TASK DETAILS
Please count the lines in the data below that mention the word "trap", then give only the total.
*** Opening of GIVEN ENTRIES ***
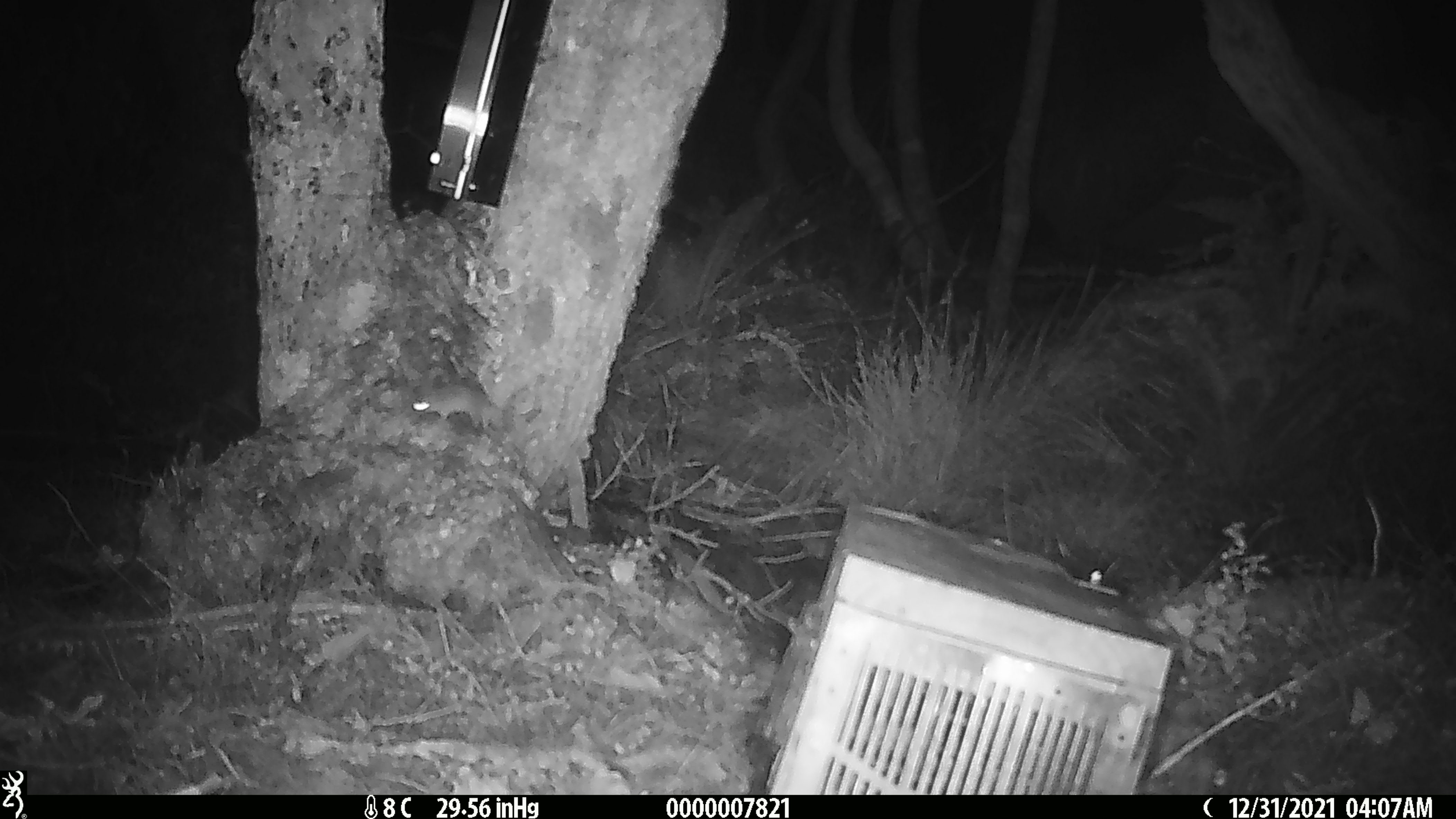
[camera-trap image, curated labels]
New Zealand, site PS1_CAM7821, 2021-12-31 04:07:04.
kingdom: Animalia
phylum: Chordata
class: Mammalia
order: Rodentia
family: Muridae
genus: Mus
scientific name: Mus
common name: mouse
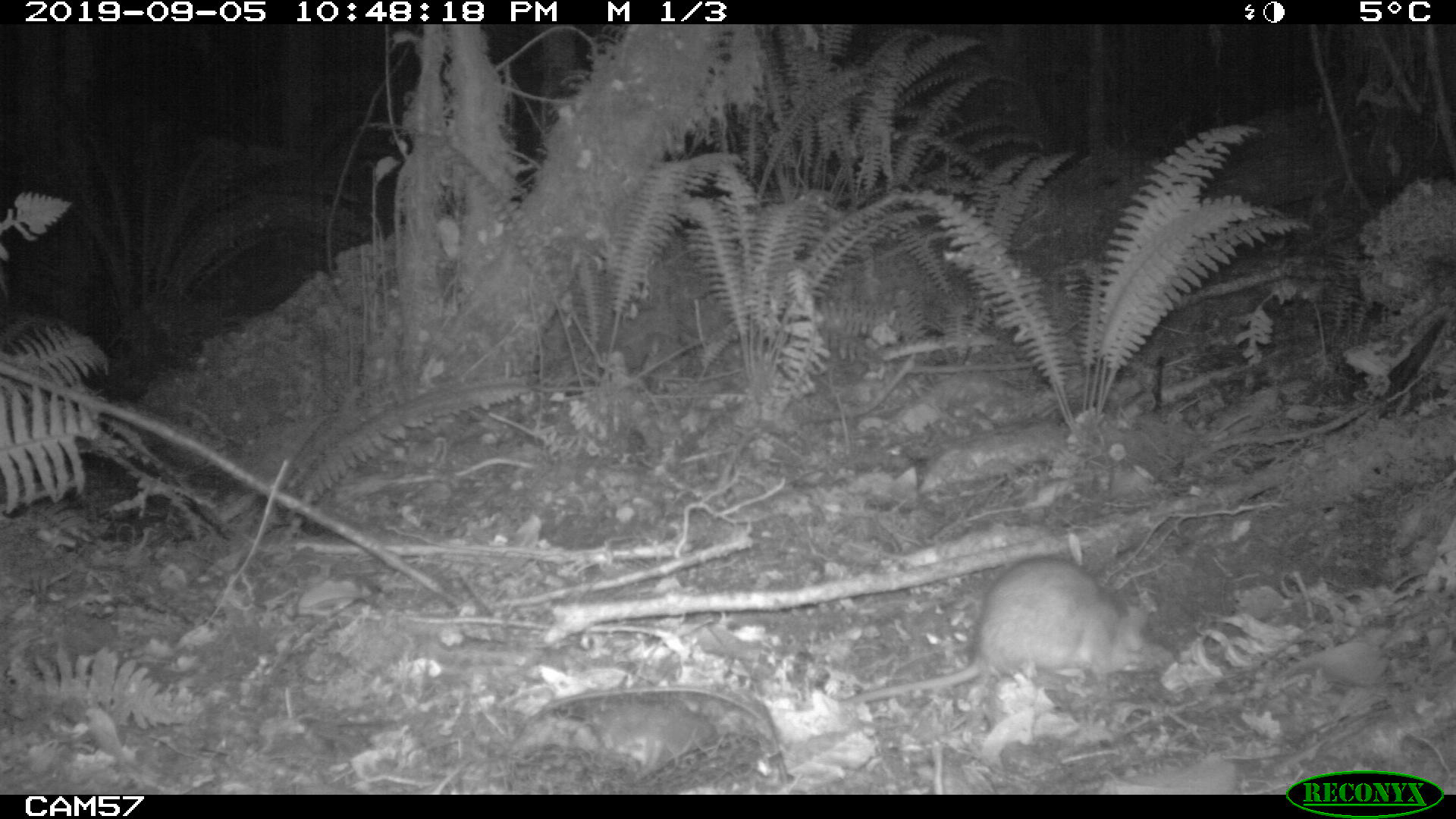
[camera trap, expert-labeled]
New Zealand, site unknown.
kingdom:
*** Close of GIVEN ENTRIES ***
EXERCISE RESPONSE
2